Agencies reported that documents were found inside luggage in the Mitsubishi Mirage that had Virginia license plates, including an information manual in Arabic on how to fly a 767, a copy of the Koran and a fuel consumption calculator. Attorney General Mr John Ashcroft told members of Congress the investigation was moving quickly.

Later armed police raided a Boston hotel and stopped a local train near Providence, Rhode Island. It was not clear if they made any arrests. A police officer is quoted as saying two hotel rooms had been connected to a name on the manifest of one of the hijacked flights.

In Florida the FBI joined local police in early morning raids on homes and businesses associated with a man who is understood to have trained locally to fly. Search warrants were served on homes in Davie and Coral Springs, two towns west of Fort Lauderdale, and agents searched businesses in Hollywood and a home in Sarasota County on the state's west coast, according to police and television reports.

Agents interviewed a former employee of a Florida flight school who may have housed two of the suspects in his home for a short time, and seized files and a computer from the school, a newspaper reported.

According to a local TV station, WSUN, the passenger manifests of the hijacked jets included the names of at least four Florida residents suspected of being supporters of Mr Osama bin Laden.

Authorities also were developing intelligence linking the suspected attackers to a band of Mr bin Laden's sympathizers in Canada, some of Algerian origin, who are suspected of planning an unsuccessful terrorist attack in the United States during the millennium celebrations.

Last night the White House let it be known that Mr Bush's criticised delay in returning to Washington on Tuesday was because they had real fears that the White House and Airforce One were specific targets of the terrorists.

About 50 embassies or US consulates, including those in Japan, Italy, Sweden, Egypt and elsewhere in the Middle East, were closed or partially shut down as a safety precaution.

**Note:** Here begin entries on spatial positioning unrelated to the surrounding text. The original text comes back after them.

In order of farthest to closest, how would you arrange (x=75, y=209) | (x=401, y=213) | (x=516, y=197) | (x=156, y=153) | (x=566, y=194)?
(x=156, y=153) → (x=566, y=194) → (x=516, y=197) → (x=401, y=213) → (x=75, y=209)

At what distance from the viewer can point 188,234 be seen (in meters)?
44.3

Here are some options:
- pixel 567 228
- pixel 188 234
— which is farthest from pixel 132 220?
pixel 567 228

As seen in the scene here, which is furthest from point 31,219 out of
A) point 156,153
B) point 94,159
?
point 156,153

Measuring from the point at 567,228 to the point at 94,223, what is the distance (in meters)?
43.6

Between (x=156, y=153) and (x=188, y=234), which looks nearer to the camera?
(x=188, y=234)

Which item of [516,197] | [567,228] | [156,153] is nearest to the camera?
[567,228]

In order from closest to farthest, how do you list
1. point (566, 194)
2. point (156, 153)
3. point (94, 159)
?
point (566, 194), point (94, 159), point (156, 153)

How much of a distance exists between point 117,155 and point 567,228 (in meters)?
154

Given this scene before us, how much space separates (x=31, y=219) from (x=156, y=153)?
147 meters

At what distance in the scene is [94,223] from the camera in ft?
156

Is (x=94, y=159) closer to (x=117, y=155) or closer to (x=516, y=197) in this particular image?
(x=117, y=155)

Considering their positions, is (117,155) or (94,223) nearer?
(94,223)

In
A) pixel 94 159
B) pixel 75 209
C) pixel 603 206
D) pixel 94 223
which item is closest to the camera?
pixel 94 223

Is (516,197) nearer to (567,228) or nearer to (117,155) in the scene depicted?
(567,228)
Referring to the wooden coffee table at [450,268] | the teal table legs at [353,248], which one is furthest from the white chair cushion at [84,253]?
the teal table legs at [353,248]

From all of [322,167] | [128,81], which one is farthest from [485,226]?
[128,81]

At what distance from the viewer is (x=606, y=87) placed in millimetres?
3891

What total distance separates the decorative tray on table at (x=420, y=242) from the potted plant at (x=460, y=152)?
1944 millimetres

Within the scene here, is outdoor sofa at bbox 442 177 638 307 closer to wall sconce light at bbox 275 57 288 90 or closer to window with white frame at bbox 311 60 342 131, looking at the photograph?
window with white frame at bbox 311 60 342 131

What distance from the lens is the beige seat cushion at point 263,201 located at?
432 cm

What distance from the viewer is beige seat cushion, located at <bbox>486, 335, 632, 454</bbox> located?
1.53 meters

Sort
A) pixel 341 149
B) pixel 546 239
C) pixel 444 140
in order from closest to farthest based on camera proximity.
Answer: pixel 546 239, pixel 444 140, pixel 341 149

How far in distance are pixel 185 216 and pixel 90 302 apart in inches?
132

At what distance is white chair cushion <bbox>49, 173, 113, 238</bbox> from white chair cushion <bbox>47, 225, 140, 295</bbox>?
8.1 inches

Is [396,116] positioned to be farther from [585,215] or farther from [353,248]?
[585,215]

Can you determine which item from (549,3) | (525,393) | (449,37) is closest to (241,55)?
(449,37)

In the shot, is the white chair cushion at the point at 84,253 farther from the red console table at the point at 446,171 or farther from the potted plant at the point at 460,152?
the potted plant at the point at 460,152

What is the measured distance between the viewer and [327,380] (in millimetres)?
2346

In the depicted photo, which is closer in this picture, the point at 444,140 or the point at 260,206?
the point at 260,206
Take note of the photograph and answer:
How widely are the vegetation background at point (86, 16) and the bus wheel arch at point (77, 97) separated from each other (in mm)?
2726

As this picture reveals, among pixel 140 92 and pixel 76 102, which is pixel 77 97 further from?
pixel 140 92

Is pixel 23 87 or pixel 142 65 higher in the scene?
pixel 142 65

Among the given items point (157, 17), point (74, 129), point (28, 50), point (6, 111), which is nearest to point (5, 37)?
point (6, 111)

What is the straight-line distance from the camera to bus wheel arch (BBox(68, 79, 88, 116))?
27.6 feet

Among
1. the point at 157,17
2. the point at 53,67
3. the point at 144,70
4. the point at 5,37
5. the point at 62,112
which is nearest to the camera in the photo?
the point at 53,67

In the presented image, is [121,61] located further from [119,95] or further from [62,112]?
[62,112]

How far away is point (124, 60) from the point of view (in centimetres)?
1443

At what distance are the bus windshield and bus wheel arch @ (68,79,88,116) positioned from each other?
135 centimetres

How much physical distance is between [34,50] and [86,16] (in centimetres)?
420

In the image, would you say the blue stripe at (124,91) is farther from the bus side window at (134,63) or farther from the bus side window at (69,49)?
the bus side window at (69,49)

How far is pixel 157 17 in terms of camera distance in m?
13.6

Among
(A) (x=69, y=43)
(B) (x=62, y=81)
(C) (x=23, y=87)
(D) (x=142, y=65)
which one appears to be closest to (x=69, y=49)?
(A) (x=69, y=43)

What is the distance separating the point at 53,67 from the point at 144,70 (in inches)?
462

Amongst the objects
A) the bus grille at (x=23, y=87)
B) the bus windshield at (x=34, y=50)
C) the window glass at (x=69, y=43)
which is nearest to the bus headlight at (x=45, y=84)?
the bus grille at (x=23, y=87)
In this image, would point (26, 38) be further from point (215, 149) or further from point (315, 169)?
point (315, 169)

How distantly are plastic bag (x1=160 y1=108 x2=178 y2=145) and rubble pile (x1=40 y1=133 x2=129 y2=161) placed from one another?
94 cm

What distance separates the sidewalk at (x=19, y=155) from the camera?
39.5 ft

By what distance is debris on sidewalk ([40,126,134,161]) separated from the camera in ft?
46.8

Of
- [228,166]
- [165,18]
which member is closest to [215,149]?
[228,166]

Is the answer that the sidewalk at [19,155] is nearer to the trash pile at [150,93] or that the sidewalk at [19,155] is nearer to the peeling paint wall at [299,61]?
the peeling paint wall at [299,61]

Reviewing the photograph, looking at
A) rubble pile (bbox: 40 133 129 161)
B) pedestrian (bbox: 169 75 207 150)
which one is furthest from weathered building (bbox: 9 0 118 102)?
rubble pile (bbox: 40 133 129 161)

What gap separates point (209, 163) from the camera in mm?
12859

Meanwhile, flag sales soared across the country. Wal-Mart, the world's biggest retailer, said it sold 88,000 American flags on Tuesday, compared with 6,000 flags on the same day last year.

The UN General Assembly opened its 56th session yesterday under the shadow of a terror attack on New York, observing a moment of silence for the victims before electing its new president.

The South Korean Foreign Minister, Mr Han Seung-soo, chosen to assume the presidency of the 189-nation body by acclamation, quickly took the podium to condemn "in the strongest possible terms these heinous acts of terror.

"Their primary target was by a vicious twist of fate located in the very city which is home to the world's foremost institution dedicated to promoting world peace," he told the new session.

"But no terrorist can ever deflect this body from the task to which it has dedicated itself since 1945 - ending the scourge of war in whatever form it may take once and for all," he said.

The assembly opening had been delayed for a day after the New York tragedy. Mr Han (64) took over from Mr Harri Holkeri, a former Finnish president and banker, who ended his one-year term on Monday with a call for a trimmed assembly agenda and fewer UN conferences, which reached a peak over the last year.